Cour de cassation: Arrêt du 14 janvier 2004 (Belgique). RG P031562F
Summary :
La mise en oeuvre des mesures d'aide contrainte décidées par les juridictions de la jeunesse s'entend de ce qui, dans l'application d'une mesure décidée par un magistrat, relève des décisions à caractère administratif; elle ne se confond pas avec l'exécution des décisions judiciaires dont le ministère public est chargé (1). (1) Communauté française, Ministère de la Culture et des Affaires sociales, circulaire du 9 novembre 1994 relative à l'aide à la jeunesse, Mon. B., 1994, p. 29005; Projet de loi modifiant la loi du 8 avril 1965 relative à la protection de la jeunesse, Exposé des motifs, Doc. parl., Chambre, sess. extraord. 1991-1992, n° 532/1, p. 30 et 31.
Arrêt :
Z. A., mère de la mineure d'âge S.H.,
représentée par Maître Ludovic De Gryse, avocat à la Cour de cassation,
demanderesse en cassation.
La décision attaquée
Le pourvoi est dirigé contre l'arrêt rendu le 6 novembre 2003 sous le numéro J154 par la cour d'appel de Liège, chambre de la jeunesse.
La procédure devant la Cour
Le conseiller Benoît Dejemeppe a fait rapport.

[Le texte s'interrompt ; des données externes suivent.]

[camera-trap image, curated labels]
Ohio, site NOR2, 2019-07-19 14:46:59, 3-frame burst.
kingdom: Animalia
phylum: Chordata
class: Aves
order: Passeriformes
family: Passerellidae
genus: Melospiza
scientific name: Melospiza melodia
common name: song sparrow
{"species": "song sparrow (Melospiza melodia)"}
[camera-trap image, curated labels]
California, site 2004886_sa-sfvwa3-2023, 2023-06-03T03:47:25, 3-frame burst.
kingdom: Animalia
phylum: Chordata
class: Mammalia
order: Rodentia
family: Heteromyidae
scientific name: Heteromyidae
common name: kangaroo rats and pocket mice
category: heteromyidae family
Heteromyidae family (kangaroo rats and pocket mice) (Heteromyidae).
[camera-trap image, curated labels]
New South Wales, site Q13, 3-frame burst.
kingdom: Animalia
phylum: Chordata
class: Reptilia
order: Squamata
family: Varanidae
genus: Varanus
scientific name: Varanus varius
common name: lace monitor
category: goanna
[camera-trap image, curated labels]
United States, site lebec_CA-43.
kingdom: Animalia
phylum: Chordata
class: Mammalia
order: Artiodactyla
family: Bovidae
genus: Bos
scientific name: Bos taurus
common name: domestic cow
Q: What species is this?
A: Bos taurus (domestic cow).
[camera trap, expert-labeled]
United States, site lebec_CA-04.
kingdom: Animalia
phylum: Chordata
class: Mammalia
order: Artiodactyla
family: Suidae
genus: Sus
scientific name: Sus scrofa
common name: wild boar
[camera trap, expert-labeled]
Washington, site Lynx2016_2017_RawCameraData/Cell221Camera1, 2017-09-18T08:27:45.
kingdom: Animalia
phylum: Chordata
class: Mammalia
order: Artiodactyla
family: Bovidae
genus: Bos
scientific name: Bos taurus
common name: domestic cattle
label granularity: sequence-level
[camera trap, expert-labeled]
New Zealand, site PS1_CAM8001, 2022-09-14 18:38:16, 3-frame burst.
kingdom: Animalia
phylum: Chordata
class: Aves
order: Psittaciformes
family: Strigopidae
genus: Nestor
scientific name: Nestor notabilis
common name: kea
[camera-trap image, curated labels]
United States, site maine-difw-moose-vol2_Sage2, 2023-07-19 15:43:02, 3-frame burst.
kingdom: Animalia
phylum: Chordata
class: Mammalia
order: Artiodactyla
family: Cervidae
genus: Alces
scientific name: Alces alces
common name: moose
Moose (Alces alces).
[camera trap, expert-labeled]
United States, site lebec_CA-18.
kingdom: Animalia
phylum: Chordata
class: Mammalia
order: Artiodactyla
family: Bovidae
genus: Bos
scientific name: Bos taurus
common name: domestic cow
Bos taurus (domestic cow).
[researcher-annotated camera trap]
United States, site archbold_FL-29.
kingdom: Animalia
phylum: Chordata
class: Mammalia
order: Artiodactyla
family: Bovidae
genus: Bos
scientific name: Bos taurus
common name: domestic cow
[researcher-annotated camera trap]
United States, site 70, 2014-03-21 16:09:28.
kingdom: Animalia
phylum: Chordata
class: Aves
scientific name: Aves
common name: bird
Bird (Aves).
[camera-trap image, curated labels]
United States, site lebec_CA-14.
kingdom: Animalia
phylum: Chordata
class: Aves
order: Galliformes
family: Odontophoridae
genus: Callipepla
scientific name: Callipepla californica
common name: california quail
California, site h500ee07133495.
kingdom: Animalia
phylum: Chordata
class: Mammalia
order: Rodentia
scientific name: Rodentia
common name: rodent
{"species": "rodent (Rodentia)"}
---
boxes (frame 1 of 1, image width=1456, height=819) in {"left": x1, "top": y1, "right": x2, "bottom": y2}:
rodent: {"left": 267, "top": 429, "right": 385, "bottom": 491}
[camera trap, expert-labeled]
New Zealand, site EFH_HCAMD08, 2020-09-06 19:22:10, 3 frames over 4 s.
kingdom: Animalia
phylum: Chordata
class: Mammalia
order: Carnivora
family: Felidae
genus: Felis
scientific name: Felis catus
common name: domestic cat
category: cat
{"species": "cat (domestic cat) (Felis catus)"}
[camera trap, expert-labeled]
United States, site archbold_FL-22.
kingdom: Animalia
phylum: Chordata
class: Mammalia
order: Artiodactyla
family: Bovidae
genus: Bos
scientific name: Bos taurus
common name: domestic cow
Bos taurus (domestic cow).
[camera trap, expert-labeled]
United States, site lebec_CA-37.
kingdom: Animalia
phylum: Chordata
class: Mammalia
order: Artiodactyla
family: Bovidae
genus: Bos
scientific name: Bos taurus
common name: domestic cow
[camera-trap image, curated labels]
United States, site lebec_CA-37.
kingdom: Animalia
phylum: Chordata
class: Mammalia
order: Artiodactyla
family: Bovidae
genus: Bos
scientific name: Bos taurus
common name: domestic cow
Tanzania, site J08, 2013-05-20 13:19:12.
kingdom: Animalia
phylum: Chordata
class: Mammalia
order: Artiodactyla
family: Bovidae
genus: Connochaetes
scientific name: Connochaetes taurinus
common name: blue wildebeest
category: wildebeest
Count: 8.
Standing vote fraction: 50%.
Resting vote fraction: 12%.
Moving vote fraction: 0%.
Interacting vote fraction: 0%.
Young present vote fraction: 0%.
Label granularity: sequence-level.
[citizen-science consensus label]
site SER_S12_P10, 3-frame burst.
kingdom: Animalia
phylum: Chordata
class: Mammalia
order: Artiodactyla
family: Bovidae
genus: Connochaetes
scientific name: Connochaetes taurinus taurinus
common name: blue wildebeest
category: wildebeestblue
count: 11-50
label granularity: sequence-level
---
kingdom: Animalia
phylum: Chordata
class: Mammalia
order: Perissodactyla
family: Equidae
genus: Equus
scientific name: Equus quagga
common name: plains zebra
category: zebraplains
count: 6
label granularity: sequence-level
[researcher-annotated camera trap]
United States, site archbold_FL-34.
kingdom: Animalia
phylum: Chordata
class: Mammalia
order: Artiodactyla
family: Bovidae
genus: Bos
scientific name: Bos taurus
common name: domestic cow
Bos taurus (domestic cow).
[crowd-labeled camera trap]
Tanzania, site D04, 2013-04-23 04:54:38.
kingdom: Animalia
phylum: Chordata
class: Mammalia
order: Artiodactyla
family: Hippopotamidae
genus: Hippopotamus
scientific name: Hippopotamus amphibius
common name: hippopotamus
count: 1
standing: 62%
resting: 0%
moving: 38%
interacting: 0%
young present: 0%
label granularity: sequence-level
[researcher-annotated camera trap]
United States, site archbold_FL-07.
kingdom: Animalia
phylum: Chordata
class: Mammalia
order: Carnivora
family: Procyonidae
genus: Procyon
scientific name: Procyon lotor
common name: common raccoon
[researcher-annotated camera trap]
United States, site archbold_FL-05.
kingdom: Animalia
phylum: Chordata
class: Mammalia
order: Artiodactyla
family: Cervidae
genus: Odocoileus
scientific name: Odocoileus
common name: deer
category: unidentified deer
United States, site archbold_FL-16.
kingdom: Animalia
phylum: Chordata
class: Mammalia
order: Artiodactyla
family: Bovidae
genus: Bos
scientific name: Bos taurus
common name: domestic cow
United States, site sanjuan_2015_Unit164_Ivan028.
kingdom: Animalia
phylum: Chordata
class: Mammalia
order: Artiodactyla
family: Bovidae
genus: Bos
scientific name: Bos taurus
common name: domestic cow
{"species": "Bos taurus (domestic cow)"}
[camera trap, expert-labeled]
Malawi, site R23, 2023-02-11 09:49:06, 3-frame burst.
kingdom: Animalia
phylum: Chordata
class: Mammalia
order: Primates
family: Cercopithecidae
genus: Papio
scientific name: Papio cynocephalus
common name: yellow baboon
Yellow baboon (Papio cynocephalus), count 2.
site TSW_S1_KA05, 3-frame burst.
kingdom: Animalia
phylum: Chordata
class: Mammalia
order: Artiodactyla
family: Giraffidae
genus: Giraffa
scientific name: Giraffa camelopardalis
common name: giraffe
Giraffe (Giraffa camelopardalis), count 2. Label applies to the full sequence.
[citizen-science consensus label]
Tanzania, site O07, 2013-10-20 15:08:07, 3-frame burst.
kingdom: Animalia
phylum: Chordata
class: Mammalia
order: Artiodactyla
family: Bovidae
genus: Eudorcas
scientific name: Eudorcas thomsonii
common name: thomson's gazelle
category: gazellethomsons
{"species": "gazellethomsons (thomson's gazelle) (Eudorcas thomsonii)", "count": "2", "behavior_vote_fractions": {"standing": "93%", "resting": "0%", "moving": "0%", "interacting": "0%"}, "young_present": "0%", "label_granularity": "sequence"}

L'avocat général Raymond Loop a conclu.
Les moyens de cassation
La demanderesse présente un moyen dans un mémoire joint au présent arrêt, en copie certifiée conforme.
La décision de la Cour
Sur le moyen :
Attendu que le moyen fait grief à l'arrêt de charger le ministère public de son exécution ;
Attendu qu'en application de l'article 197, alinéa 1er, du Code d'instruction criminelle, les décisions rendues en matière répressive sont exécutées à la requête du ministère public ; qu'en vertu de l'article 62 de la loi du 8 avril 1965 relative à la protection de la jeunesse, sauf dérogation, les dispositions légales concernant les poursuites en matière correctionnelle s'appliquent aux procédures visées à l'article 63ter, alinéa 1er, a) et c), de ladite loi ;
Attendu que le tribunal de la jeunesse a été saisi en l'espèce par le ministère public, conformément à l'article 63ter, alinéa 1er, c) de la loi précitée ; que l'arrêt, après avoir constaté " la nécessité du recours à la contrainte ", " décide que l'enfant (de la demanderesse) sera hébergée temporairement hors de son milieu familial de vie, en vue de son traitement, de son éducation, de son instruction ou de sa formation professionnelle ", et " charge le ministère public de son exécution " ;
Attendu qu'aux termes de l'article 38, ,§ 3, alinéa 2, du décret du Conseil de la Communauté française du 4 mars 1991 relatif à l'aide à la jeunesse, les mesures d'aide contrainte décidées par les juridictions de la jeunesse sont mises en oeuvre par le directeur, assisté du service de protection judiciaire ;
Attendu que l'article 62bis de la loi précitée, inséré par l'article 28 de la loi du 2 février 1994, prévoit que, lorsque l'exécution d'une mesure du tribunal de la jeunesse n'appartient pas au ministère public, une expédition de la décision est adressée à l'autorité administrative qui en est chargée ; qu'il résulte des travaux préparatoires de cette loi que cette disposition ne déroge cependant pas aux règles ordinaires relatives à l'exécution des décisions judiciaires ;
Que la mise en oeuvre des mesures d'aide contrainte s'entend de ce qui, dans l'application d'une mesure décidée par un magistrat, relève des décisions à caractère administratif ;
Qu'en chargeant le ministère public de l'exécution de l'arrêt attaqué, le juge d'appel ne lui a pas confié la mise en oeuvre de la mesure prononcée et, partant, n'a pas violé l'article 38, ,§ 3, alinéa 2, du décret précité ;
Que le moyen ne peut être accueilli ;
Et attendu que les formalités substantielles ou prescrites à peine de nullité ont été observées et que la décision est conforme à la loi;
PAR CES MOTIFS,
LA COUR
Rejette le pourvoi ;
Condamne la demanderesse aux frais.
Lesdits frais taxés en totalité à la somme de quatre-vingt-quatre euros septante-trois centimes, dont vingt-sept euros douze centimes dus et vingt-sept euros soixante et un centimes payés par la demanderesse.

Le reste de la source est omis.